Source text ▸
------------------------------------
The nation also was distraught. An orgy of public grieving erupted that was not to be repeated until Princess Diana’s death 180 years later. As one observer wrote, “It really was as though every household throughout Great Britain had lost a favourite child.” Not only was Charlotte the beloved “Daughter of England,” she and her child had been the hope for the future. With her death, her profligate middle-aged uncles were forced to find suitable brides and propagate new heirs. Just 19 months after Charlotte’s death, a young princess named Victoria was born to take her place. 
Leopold’s future was less certain. Six months after the tragedy, his father-in-law granted him the style of a British Royal Highness and he was guaranteed a royal income, but the ambitious young man had no purpose. Highly regarded throughout Europe, he seemed an excellent candidate for the newly created Belgian throne in 1831. He married again, fathering three princes and one little princess named Charlotte in remembrance of his first wife. But, his second Charlotte would face tragedies of her own as the ill-fated Empress of Mexico.
------------------------------------
Brief 1 ▸
Output the records word for word, from the line containing "Segment: <item>esophagus</item>. Return" through the end of the records, with both ends included.

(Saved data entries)
------------------------------------
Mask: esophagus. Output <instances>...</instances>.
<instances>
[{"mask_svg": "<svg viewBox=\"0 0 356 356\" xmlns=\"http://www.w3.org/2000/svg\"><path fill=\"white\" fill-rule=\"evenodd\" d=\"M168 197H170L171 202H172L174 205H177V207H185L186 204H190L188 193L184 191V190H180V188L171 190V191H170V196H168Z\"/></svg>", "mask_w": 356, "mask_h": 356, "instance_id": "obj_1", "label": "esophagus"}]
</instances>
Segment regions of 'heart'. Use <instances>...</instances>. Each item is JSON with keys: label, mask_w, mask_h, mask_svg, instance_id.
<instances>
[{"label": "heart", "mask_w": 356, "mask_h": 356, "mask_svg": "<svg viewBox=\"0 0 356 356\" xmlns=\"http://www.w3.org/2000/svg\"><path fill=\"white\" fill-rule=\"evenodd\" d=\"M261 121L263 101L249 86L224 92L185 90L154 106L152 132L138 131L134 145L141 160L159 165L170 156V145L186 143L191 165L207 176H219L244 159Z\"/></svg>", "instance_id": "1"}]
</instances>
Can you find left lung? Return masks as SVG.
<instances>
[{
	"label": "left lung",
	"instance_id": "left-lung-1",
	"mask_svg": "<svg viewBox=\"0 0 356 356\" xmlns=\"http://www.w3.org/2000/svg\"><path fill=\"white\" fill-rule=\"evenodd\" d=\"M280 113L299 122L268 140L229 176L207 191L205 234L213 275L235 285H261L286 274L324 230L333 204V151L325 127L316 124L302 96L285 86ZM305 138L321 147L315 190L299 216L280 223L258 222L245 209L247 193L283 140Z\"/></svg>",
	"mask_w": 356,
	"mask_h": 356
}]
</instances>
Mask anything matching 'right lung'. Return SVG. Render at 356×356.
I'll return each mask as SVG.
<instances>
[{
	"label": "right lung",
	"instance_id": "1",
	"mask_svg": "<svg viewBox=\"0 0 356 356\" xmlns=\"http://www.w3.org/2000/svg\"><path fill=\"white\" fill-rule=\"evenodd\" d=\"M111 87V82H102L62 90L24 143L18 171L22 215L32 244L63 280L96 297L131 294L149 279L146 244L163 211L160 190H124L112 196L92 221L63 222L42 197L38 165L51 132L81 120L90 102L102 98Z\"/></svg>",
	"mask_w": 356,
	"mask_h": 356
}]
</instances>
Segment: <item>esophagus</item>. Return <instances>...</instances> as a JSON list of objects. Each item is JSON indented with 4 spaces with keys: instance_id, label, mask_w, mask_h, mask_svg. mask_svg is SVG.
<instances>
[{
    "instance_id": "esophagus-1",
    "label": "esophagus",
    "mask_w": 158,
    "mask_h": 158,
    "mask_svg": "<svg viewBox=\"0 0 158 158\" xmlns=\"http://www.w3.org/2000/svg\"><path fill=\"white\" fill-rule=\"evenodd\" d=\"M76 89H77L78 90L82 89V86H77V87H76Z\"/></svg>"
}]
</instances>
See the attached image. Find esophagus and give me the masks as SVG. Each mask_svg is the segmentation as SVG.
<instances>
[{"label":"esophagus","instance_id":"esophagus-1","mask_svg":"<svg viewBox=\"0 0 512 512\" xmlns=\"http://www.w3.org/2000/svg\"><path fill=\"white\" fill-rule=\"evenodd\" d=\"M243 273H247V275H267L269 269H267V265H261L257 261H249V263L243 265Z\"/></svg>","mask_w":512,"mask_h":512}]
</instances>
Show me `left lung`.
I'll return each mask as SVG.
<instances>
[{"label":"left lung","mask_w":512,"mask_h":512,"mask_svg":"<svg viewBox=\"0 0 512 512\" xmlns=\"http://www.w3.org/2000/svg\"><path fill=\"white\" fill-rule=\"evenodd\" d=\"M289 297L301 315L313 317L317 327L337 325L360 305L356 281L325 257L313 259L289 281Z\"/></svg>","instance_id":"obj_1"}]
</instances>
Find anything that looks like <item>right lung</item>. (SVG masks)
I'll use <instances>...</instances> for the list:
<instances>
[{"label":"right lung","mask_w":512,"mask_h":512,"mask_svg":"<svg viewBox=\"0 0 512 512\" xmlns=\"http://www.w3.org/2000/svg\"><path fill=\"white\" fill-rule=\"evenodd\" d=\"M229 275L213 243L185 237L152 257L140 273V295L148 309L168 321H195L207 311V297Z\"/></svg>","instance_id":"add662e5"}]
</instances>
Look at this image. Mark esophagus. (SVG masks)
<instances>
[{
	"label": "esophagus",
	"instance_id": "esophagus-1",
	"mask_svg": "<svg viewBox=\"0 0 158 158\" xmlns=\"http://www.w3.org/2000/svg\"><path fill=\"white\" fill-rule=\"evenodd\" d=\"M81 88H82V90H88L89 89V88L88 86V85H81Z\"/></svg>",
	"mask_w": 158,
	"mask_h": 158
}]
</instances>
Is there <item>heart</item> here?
------------------------------------
Brief 2 ▸
In the passage on Princess Charlotte and Leopold, why did Leopold seem an excellent candidate for the newly created Belgian throne in 1831?

Full answer 1 ▸
Segment: <item>esophagus</item>. Return <instances>...</instances> as a JSON list of objects. Each item is JSON indented with 4 spaces with keys: instance_id, label, mask_w, mask_h, mask_svg. mask_svg is SVG.
<instances>
[{
    "instance_id": "esophagus-1",
    "label": "esophagus",
    "mask_w": 158,
    "mask_h": 158,
    "mask_svg": "<svg viewBox=\"0 0 158 158\" xmlns=\"http://www.w3.org/2000/svg\"><path fill=\"white\" fill-rule=\"evenodd\" d=\"M76 89H77L78 90L82 89V86H77V87H76Z\"/></svg>"
}]
</instances>
See the attached image. Find esophagus and give me the masks as SVG. Each mask_svg is the segmentation as SVG.
<instances>
[{"label":"esophagus","instance_id":"esophagus-1","mask_svg":"<svg viewBox=\"0 0 512 512\" xmlns=\"http://www.w3.org/2000/svg\"><path fill=\"white\" fill-rule=\"evenodd\" d=\"M243 273H247V275H267L269 269H267V265H261L257 261H249V263L243 265Z\"/></svg>","mask_w":512,"mask_h":512}]
</instances>
Show me `left lung`.
I'll return each mask as SVG.
<instances>
[{"label":"left lung","mask_w":512,"mask_h":512,"mask_svg":"<svg viewBox=\"0 0 512 512\" xmlns=\"http://www.w3.org/2000/svg\"><path fill=\"white\" fill-rule=\"evenodd\" d=\"M289 297L301 315L313 317L317 327L337 325L360 305L356 281L325 257L313 259L289 281Z\"/></svg>","instance_id":"obj_1"}]
</instances>
Find anything that looks like <item>right lung</item>. (SVG masks)
I'll use <instances>...</instances> for the list:
<instances>
[{"label":"right lung","mask_w":512,"mask_h":512,"mask_svg":"<svg viewBox=\"0 0 512 512\" xmlns=\"http://www.w3.org/2000/svg\"><path fill=\"white\" fill-rule=\"evenodd\" d=\"M229 275L213 243L185 237L152 257L140 273V295L148 309L168 321H195L207 311V297Z\"/></svg>","instance_id":"add662e5"}]
</instances>
Look at this image. Mark esophagus. (SVG masks)
<instances>
[{
	"label": "esophagus",
	"instance_id": "esophagus-1",
	"mask_svg": "<svg viewBox=\"0 0 158 158\" xmlns=\"http://www.w3.org/2000/svg\"><path fill=\"white\" fill-rule=\"evenodd\" d=\"M81 88H82V90H88L89 89V88L88 86V85H81Z\"/></svg>",
	"mask_w": 158,
	"mask_h": 158
}]
</instances>
Is there <item>heart</item> here?

Full answer 2 ▸
He seemed an excellent candidate because he was highly regarded throughout Europe.